One late summer morning at Hopkins Children’s, Mabry and Chong took the controls and squared off against one another in a game of Mario Party 8, an interactive board game on the Nintendo Wii. In the playroom with them was a photographer to capture images of “kids” at play for a brochure on the Robert Woods Johnson Foundation’s “Health Games Research” program, dedicated to increasing and strengthening the design and implementation of electric games to encourage better health behaviors and health outcomes.
In his research, Chong works with both Child Life and Harold Lehmann, director of the medical informatics at Johns Hopkins and Arun Matthews, director of Hopkins’ Project HOPE (Hospital-Based Online Pediatric Environment) and a Research Fellow in the School of Medicine's Division of Health Sciences Informatics. In 2005, with a grant from the foundation, Matthews oversaw the installation of Xbox gaming systems in Hopkins’ pediatric hemodialysis unit in 2006. The popular game console had a chat mode that allowed patients to communicate with their peers in the room. In follow-up studies, Matthews showed that video games were safe and cost effective in inpatient units.
Today, Chong is studying the multi-systems’ effectiveness as depression- and anxiety-related therapy for those patients and helping develop a wireless network system on Hopkins Children’s adolescent unit that connects multiple Xbox 360s. They were purchased with funds from the Project HOPE initiative; a Child Life fund; and private donations.

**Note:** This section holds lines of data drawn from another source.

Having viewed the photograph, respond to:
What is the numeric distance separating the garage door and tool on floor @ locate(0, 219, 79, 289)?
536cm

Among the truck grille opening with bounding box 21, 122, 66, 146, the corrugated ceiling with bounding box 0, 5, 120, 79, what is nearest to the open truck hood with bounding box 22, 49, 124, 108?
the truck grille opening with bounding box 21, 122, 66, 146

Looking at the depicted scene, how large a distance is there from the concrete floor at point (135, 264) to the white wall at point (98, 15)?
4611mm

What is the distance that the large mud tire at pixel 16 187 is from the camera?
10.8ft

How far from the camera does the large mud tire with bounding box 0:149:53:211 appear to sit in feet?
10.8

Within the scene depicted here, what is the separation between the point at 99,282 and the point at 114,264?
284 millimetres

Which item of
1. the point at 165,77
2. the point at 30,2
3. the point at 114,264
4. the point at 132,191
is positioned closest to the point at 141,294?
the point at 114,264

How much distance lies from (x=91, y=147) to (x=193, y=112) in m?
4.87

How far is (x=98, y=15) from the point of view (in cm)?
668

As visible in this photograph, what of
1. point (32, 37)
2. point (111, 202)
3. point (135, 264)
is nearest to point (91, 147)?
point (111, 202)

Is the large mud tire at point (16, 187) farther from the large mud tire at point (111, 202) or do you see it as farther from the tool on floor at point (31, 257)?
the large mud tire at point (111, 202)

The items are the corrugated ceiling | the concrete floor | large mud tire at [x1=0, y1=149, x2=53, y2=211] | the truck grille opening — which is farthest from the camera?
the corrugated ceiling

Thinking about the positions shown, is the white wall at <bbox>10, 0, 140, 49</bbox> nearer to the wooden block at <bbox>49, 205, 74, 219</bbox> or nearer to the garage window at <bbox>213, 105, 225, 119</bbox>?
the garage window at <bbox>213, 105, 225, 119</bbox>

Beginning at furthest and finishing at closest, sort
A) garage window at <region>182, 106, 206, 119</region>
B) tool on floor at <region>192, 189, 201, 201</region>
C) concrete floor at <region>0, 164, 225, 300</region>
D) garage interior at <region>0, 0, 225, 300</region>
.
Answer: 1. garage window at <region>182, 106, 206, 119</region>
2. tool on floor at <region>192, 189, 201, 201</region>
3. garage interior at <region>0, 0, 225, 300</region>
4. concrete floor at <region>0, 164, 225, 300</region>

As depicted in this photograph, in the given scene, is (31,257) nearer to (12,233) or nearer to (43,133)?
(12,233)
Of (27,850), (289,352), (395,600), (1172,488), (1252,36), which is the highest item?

Working with gaming in the hospital environment, whether as a technician or collaborator in studies like Chong’s, is “a heaven-sent opportunity,” says Mabry. He tells the story of a young child hospitalized with newly-diagnosed epilepsy, who, for additional testing, had to remain awake throughout the night. Mabry loaded a cart with Wii and Nintendo DS games and wheeled it into the child’s room, where he stayed to set things up and play some games with him. “This was a ‘priority one’ for me,” says the 26-year-old. “I’ve always wanted to help people. Mine is really the dream job.”